• _PROBLEM REQUIREMENTS_
Copy out, word for word, the part of the items below that starts with the line containing "Considering this photograph, is" and runs through the end of the items.

• _Data listing_
^^^^^^^^

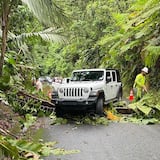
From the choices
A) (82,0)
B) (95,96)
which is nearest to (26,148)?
(95,96)

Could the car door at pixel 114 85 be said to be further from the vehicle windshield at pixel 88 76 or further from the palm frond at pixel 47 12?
the palm frond at pixel 47 12

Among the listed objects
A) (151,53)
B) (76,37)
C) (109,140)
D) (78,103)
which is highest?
(76,37)

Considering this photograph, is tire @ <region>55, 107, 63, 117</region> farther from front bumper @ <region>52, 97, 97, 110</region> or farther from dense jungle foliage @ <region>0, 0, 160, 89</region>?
dense jungle foliage @ <region>0, 0, 160, 89</region>

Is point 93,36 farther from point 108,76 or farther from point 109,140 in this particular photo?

^^^^^^^^

• _OUTPUT_
Considering this photograph, is tire @ <region>55, 107, 63, 117</region> farther from front bumper @ <region>52, 97, 97, 110</region> or farther from dense jungle foliage @ <region>0, 0, 160, 89</region>?
dense jungle foliage @ <region>0, 0, 160, 89</region>

Is point 93,36 farther from point 108,76 or farther from point 109,140 in this particular photo?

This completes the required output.